PROBLEMS AND TASKS:
[1] Answer these questions using the wrestling match review:
(a) In what role is Mr. Hughes making his debut?
(b) At what time does Helmsley finish Goldust with the Pedigree?
(c) What move does Ahmed use on a random Nation member through a table?
[2] Resume the wrestling match review after its final sentence.

TEXT EXCERPT:
□ □ □ □ □ □ □

WWF Intercontinental Championship Match:
Hunter Hearst Helmsley © (w/ Mr. Hughes) vs. Goldust (w/ Marlena):
Yes, it's babyface Goldust, having come out of the closet... as a heterosexual. Seriously, part of the build up to this was Goldust having to out-himself as straight. Mr. Hughes is making his debut as Hemsley's bodyguard, but was let go almost instantly in favor of Hunter's manly, square-jawed girlfriend. Goldust attacks in the aisle to kick things off. For the opening match of a big PPV, the crowd is practically sitting on their hands, only popping occasionally. Helmsley goes for the Pedigree early, and gets flung over the top rope for his efforts. THIS JUST IN: George and Adam have been ejected from the building. Vince even says this in the "hush tone, serious" voice. If you don't know who they are, it's two stupid characters that were (allegedly) superfans of the WWF. Sorry, no Vladimir, no sale. Helmsley hurts his knee missing something, since all of his offense was based around the knee. The crowd has every right to be dead for this, it's pretty dull. Goldust dominates like he's the heel, but it probably means we're going to get a 20-minute stinker so they have to milk time for all it's worth. Biggest pop of the match: Goldust calling Hunter a piece of sh*t. Not good, Bruno. Even McMahon sounds bored out of his mind calling this! The tide finally turns as Goldust misses a body press and ends up on the floor. Things get so bad, Todd Pettengill interviews a Country singer in the crowd. MID-MATCH. AND HAS HIM SING. More stuff happens, I don't care. Helmsley locks lips on Marlena, but it does nothing for the finish. Hughes with a distraction, allowing to lay Goldust out with a clothesline, and finish him with the Pedigree at 16:49. * WWE Did You Know Fact: Goldust is currently working a regular schedule in 2013-14, working circles around his 30-year old 'self, and Triple H went on to being one of the best workers of the 21st Century. One of the dullest matches I've ever seen at any Rumble. Seriously, who booked this turd to go that long?!
Ahmed Johnson vs. Faarooq (w/ The Nation of Domination):
This match feels like it should be a big deal, but Ahmed has mostly been out of action since August, so it's hard to get into a program that has constantly been put on the back burner. So far, the Nation was just Faarooq, Crush, his white boy rappers, an unnamed D'Lo Brown, and a handful of other nobodies, as well as "manager" Clarence Mason. Ahmed bum-rushes the ring and pounds away to start. Faarooq tries taking a breather on the floor, but Ahmed follows to continue the punishment. Sign in the crowd: Farooq: Your Going Down. Speeling knot reekwired in San Antonio. Ahmed with a Thesz Press, followed by some belt lashings. Where's the Disqualification?! Faarooq sacrifices as Nation member to surprise Ahmed with a clothesline. He sets up a chair and lazily drops Ahmed across it. Faarooq continues to target the kidney area, doing little of note, other than a lot of trash talking. Faarooq stupidly stands over Ahmed to receive praise from the Nation, allowing Ahmed to power him up into an Electric Chair Drop. I never cared much for the "quivering legs sell" Faarooq would do. He somehow recovers first, climbs the ropes, and dives into a Powerslam. Ahmed signals for the finish, but gets caught with a Spinebuster. Ahmed no-sells, hits a Spinebuster of his own, and signals for the Plunge, but the entire Nation runs in for the DQ at 8:46. Faarooq runs, and Ahmed cleans house, finishing things up with a Pearl River Plunge on a random Nation member through a table. Some recaps insist it was D'Lo, but it's clearly not him. 1/2* Another terrible match in a series of them. Best part of the match was the table spot afterwards.

□ □ □ □ □ □ □

ENTRIES SUPPLIED:
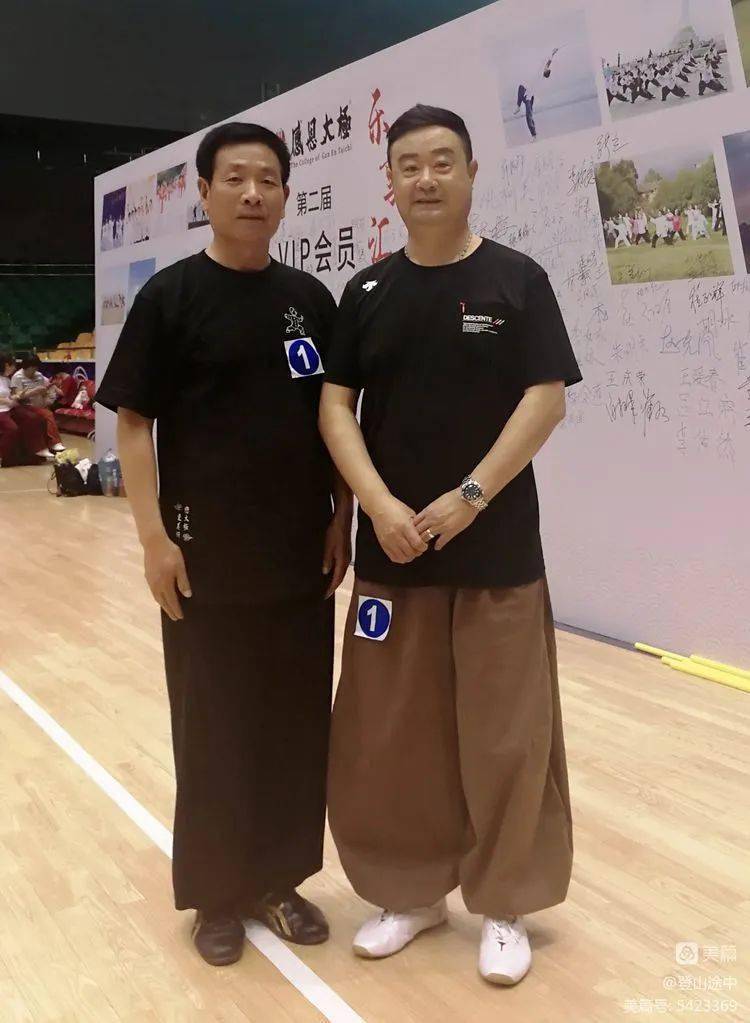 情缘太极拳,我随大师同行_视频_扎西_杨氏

□ □ □ □ □ □ □

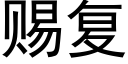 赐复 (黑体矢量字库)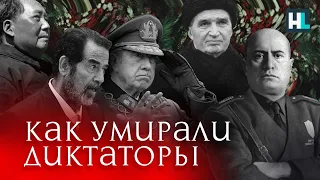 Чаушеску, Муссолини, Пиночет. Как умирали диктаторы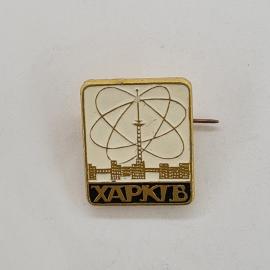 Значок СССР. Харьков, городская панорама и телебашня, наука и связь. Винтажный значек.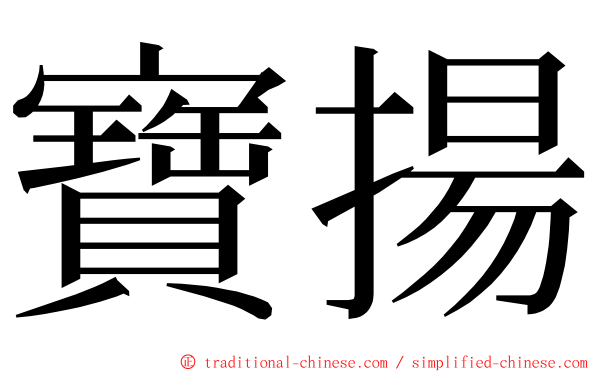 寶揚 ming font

□ □ □ □ □ □ □

YOUR RESPONSES:
[1]
(a) Helmsley's bodyguard
(b) 16:49
(c) A Pearl River Plunge

[2]
The Undertaker vs. Vader:
I don't know what to expect from this... Undertaker was getting better, but it's still the Undertaker. Was there some kind of angle to build this one up? Damn if I can remember. Vader tries to rush n' attack, but Undertaker side-steps and dominates early. Vader uses his bulk to take over but 'Taker is no-selling like only he can. Undertaker busts out a Fame-Asser (kind of) and drops Vader with a slam. According to J.R., no one has delivered a leg drop quite like the Undertaker in the WWF. He also said red and yellow never looked so good in MSG, in reference to Flash Funk at the Survivor Series. 'Taker goes old(ish) school, but Vader counters. This crowd sucks. Just sayin'. We're so bored, Todd interviews a random girl who saved her money by babysitting. I AM DEAD F*CKING SERIOUS. J.R. Fun Fact: Referee of the match, Jack Doan, was the referee Vader brutalized in his first appearance on Monday Night Raw, the previous year. It's all about speculating that Cornette and Vader are no longer associated. Undertaker with a back suplex, but misses an elbow, allowing Vader to remain in control. Vader to the second rope, and he jumps into a Powerslam. Only saw that spot the previous match. He no-sells it anyway and plants 'Taker with a Powerbomb... for two. 'Taker no-sells the effects of it like only Hulk Hogan could, and comes off the ropes with a diving clothesline. Old school take two works, and Paul Bearer slowly makes his way to ringside. Undertaker lays him out because beating up your ex-manager is always more important than winning the match. Bearer bashes him with the urn, and Vader finishes with the Vader-Bomb at 13:19. Yes, Undertaker did a PINFALL JOB. Someone check hell for ice caverns. *1/2 Occasional spots of awesomeness, but moved with little structure, the crowd was dead, and just not very fun to watch. And this is our current Match of the Night. Undertaker beats on the referee to get his heat back.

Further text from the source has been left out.